RFR (XL) 8031320: Use Intel RTM instructions for locks
Igor Veresov
igor.veresov at oracle.com
Thu Mar 20 03:48:17 UTC 2014
Thanks for renaming the registers! But I noticed some inconsistencies in the comments that are the result of that..
1334 // Perform abort ratio calculation, set no_rtm bit if high ratio
1335 // input: rtm_counters_Reg (RTMLockingCounters* address)
1336 // tmpReg, scrReg and flags as scratch
1337 void MacroAssembler::rtm_abort_ratio_calculation(Register tmpReg,
1338 Register rtm_counters_Reg,
1339 RTMLockingCounters* rtm_counters,
1340 Metadata* method_data) {
Should probably say that rtm_counters_Reg is killed, there’s no scrReg in params anymore.
1392 // Update counters and perform abort ratio calculation
1393 // input: boxReg (object monitor address)
1394 // abort_status_Reg
1395 // rtm_counters_Reg, flags as scratch
1396 void MacroAssembler::rtm_profiling(Register abort_status_Reg,
1397 Register rtm_counters_Reg,
1398 RTMLockingCounters* rtm_counters,
1399 Metadata* method_data,
1400 bool profile_rtm) {
There doesn’t seen to be a boxReg here.
1412 // Perform abort ratio calculation, set dontelide bit and rtm_state
1413 // input: boxReg (object monitor address)
1414 // : rtm_counters_Reg
1415 // tmpReg, scrReg, flags as scratch
1416 assert(rtm_counters != NULL, "should not be NULL when profiling RTM");
1417 rtm_abort_ratio_calculation(abort_status_Reg, rtm_counters_Reg, rtm_counters, method_data);
Mentions boxReg that is no longer there.
1426 // Retry on abort if abort's status is 0x6: can retry (0x2) | memory conflict (0x4)
1427 // inputs: boxReg (monitor address)
1428 // : retry_count
1429 // : abort_status
1430 // output: retry_count decremented by 1
1431 // flags as scratch
1432 void MacroAssembler::rtm_retry_lock_on_abort(Register retry_count, Register box, Register abort_status, Label& retryLabel) {
May be add the .*_Reg or .*Reg suffix to these guys and update the comments?
1448 // Spin and retry if lock is busy,
1449 // inputs: box (monitor address)
1450 // : retry_count
1451 // output: retry_count decremented by 1
1452 // : clear z flag if retry count exceeded
1453 // scr as scratch
1454 void MacroAssembler::rtm_retry_lock_on_busy(Register retry_count, Register box, Register tmp, Register scr, Label& retryLabel) {
.*_Reg and/or .*Reg?
1542 // Use RTM for inflating locks
1543 // Inputes: objReg (object to lock)
1544 // boxReg (on-stack box address (displaced header location) - KILLED)
1545 // tmpReg (ObjectMonitor address + 2(monitor_value))
1546 void MacroAssembler::rtm_inflated_locking(Register objReg, Register boxReg, Register tmpReg,
1547 Register scrReg, Register retry_on_busy_count_Reg,
1548 Register retry_on_abort_count_Reg,
1549 RTMLockingCounters* rtm_counters,
1550 Metadata* method_data, bool profile_rtm,
1551 Label& DONE_LABEL) {
Typo in “Inputes”.
1596 // retry on lock abort if abort status is one of 0xD
1597 // inputs: boxReg (monitor address)
1598 // : retry_on_abort_count_Reg
1599 // : abort_status_Reg
1600 // output: tmpReg set to boxReg, cx2Reg decremented by 1
1601 rtm_retry_lock_on_abort(retry_on_abort_count_Reg, boxReg, abort_status_Reg, L_rtm_retry);
The output section of the comment mentions regs that are not passed.
igor
On Mar 19, 2014, at 7:47 PM, Vladimir Kozlov <vladimir.kozlov at oracle.com> wrote:
> I updated changes based reviews.
>
> http://cr.openjdk.java.net/~kvn/8031320_9/webrev.01/
>
> Main changes are in macroAssembler_x86.cpp.
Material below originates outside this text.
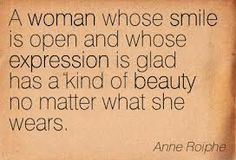 a woman whose smile is open and whose expression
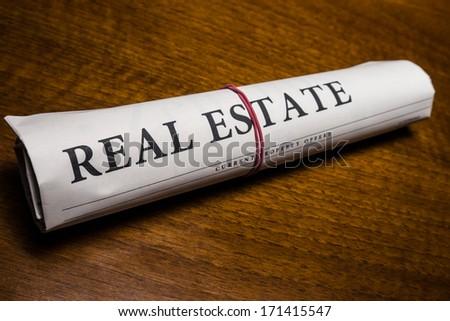 real estate newspaper on desk - stock photo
I moved RTM code from fast_lock() method into separate methods: rtm_stack_locking(), rtm_inflated_locking() and for common rtm code rtm_profiling().
> I did registers renaming in local scopes to reflect what values they contain.
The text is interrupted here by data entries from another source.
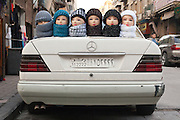 Mannequin heads model super-furry hijabs  on a car boot, Damascus, Syria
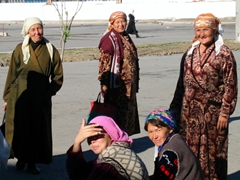 Uzbek women in a huddle before their shopping spree smile when they notice us at the Tashkent Chorsu (main bazaar market)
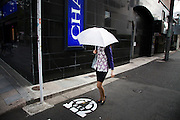 TOKYO, JAPAN, 8 OCTOBER 2012 - Woman with white umbrella in the street  - Shibuya, Aoyama [FR] une femme à l'ombrelle blanche vers Omotesando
> I removed some asm instructions which results are not used (experimental code leftover).
>
> 3 flags were converted to product flags: UseRTMLocking, UseRTMDeopt, RTMRetryCount.
>
> In phase1.cpp used TypeMetadataPtr for MDO pointer instead of RawPtr. Hit bug in TypeMetadataPtr::xmeet() and fixed it.
>
> Thanks,
> Vladimir
>
> On 3/17/14 12:11 PM, Vladimir Kozlov wrote:
>> https://bugs.openjdk.java.net/browse/JDK-8031320
>> http://cr.openjdk.java.net/~kvn/8031320_9/webrev/
>>
>> The Intel architectures codenamed Haswell has support for RTM
>> (Restricted Transactional Memory) instructions xbegin, xabort, xend and
>> xtest as part of Intel Transactional Synchronization Extension (TSX).
>> The xbegin and xend instructions enclose a set of instructions to be
>> executed as a transaction. If no conflict found during execution of the
>> transaction, the memory and register modifications are committed
>> together at xend. xabort instruction can be used for explicit abort of
>> transaction and xtest to check if we are in transaction.
>>
>> RTM is useful for highly contended locks with low conflict in the
>> critical region. The highly contended locks don't scale well otherwise
>> but with RTM they show good scaling. RTM allows using coarse grain
>> locking for applications. Also for lightly contended locks which are
>> used by different threads RTM can reduce cache line ping pong and
>> thereby show performance improvement too.
>>
>> Implementation:
>>
>> Generate RTM locking code for all inflated locks when "UseRTMLocking"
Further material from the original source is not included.